= Activity =
Copy out each line of the data holding "California".

= Exercise materials =
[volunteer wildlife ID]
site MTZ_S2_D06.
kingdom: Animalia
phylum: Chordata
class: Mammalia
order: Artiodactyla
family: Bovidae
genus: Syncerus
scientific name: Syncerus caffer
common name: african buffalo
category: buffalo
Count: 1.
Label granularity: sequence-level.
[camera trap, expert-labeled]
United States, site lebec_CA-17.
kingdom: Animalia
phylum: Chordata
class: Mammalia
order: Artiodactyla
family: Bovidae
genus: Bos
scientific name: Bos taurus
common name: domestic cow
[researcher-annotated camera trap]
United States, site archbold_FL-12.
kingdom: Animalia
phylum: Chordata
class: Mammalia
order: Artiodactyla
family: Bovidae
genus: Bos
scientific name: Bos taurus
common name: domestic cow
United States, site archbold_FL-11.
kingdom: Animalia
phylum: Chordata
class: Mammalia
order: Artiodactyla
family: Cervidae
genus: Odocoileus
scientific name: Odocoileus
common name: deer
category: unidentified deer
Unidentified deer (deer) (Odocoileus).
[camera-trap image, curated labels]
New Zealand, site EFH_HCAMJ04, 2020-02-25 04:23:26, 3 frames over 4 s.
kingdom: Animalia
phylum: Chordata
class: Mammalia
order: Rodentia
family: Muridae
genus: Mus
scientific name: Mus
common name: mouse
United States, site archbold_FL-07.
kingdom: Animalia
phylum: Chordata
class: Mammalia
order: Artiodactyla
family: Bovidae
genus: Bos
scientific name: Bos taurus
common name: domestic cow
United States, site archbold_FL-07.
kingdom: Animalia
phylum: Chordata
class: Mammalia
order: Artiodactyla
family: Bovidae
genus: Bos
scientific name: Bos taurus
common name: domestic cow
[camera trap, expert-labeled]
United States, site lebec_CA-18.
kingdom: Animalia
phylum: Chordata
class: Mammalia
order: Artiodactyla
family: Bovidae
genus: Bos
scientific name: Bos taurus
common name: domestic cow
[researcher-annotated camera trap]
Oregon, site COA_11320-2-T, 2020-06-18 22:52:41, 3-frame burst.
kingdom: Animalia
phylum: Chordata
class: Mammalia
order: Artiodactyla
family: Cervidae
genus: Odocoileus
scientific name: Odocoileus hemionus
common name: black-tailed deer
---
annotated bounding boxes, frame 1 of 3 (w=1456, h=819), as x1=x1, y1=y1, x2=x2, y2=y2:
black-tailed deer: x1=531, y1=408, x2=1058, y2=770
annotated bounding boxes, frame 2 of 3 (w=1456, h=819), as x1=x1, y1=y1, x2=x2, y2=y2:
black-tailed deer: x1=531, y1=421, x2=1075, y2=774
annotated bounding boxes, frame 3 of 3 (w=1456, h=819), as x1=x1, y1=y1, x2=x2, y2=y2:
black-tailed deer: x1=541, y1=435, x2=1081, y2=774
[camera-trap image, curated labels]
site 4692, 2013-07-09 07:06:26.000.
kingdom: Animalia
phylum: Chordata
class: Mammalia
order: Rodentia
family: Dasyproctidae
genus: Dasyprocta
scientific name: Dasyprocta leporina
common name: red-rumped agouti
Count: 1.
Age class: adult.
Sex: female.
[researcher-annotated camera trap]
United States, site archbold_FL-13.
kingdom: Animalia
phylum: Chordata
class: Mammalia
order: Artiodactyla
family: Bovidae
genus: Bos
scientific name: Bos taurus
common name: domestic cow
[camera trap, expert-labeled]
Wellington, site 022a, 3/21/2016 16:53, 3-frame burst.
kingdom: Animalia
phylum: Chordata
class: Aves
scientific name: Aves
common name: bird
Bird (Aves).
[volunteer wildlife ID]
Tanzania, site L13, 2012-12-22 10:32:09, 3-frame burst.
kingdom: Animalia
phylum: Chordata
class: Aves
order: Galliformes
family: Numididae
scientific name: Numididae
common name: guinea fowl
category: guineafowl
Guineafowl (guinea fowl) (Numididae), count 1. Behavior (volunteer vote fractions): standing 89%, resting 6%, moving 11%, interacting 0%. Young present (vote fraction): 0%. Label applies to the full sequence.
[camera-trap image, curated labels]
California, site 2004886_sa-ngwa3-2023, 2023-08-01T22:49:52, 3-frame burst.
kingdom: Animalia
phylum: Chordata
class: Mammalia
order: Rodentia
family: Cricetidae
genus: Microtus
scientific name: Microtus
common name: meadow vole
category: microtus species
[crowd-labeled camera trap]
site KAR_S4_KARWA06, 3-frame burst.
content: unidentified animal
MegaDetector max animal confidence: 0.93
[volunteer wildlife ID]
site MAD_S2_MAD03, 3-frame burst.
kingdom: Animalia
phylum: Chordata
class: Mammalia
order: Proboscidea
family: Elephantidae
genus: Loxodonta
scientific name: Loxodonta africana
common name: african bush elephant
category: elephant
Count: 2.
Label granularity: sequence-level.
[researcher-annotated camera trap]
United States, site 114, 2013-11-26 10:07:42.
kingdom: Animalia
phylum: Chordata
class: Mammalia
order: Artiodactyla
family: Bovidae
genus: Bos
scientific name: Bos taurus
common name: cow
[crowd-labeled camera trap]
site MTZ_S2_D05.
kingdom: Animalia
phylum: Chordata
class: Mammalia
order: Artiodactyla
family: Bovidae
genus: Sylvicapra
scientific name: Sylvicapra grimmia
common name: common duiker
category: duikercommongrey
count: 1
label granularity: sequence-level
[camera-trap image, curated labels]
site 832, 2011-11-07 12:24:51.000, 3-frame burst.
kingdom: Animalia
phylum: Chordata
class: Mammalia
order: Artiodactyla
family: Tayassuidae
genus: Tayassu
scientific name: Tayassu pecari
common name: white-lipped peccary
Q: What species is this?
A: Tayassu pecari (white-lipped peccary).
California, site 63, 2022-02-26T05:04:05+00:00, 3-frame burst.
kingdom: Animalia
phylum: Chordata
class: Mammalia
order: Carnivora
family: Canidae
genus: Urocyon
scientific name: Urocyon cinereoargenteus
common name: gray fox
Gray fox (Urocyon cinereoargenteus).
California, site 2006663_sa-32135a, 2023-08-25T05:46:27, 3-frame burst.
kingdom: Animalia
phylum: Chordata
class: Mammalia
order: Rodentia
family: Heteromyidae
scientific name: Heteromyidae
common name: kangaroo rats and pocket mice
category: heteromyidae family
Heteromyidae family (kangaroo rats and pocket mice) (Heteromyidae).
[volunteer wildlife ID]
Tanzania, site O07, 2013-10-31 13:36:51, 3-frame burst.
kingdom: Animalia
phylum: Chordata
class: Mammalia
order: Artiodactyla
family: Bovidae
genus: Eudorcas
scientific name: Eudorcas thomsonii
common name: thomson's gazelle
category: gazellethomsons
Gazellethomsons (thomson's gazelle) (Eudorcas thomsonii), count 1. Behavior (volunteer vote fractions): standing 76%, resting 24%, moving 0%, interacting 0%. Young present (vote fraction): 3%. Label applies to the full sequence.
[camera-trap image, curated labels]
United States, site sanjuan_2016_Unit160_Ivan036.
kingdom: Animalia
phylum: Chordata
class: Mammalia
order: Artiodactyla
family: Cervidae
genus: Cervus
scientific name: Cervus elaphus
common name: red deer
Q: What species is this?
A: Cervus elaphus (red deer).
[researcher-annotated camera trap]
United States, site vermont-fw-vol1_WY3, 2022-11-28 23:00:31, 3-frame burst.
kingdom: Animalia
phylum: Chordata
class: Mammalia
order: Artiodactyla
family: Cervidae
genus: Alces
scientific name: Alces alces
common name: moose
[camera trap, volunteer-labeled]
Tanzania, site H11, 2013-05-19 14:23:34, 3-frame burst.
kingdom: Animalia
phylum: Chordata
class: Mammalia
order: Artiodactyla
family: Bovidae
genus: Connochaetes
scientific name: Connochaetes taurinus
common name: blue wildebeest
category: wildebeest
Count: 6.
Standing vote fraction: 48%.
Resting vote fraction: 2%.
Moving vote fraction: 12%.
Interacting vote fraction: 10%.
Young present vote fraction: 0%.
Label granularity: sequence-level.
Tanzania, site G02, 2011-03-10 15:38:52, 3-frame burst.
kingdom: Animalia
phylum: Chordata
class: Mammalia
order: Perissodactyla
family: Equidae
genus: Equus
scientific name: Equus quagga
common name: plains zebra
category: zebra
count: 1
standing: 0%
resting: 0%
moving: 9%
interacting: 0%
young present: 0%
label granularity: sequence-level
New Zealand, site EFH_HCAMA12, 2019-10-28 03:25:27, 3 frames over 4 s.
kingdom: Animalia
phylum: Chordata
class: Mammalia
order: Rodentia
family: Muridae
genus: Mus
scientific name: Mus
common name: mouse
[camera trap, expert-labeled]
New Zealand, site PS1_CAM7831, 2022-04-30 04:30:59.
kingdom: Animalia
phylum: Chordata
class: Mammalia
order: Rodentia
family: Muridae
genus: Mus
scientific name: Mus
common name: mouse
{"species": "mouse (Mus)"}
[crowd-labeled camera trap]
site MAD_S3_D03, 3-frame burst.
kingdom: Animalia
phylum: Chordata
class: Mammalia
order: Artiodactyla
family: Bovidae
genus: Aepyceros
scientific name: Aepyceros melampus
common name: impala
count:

= Final answer =
California, site 2004886_sa-ngwa3-2023, 2023-08-01T22:49:52, 3-frame burst.
California, site 63, 2022-02-26T05:04:05+00:00, 3-frame burst.
California, site 2006663_sa-32135a, 2023-08-25T05:46:27, 3-frame burst.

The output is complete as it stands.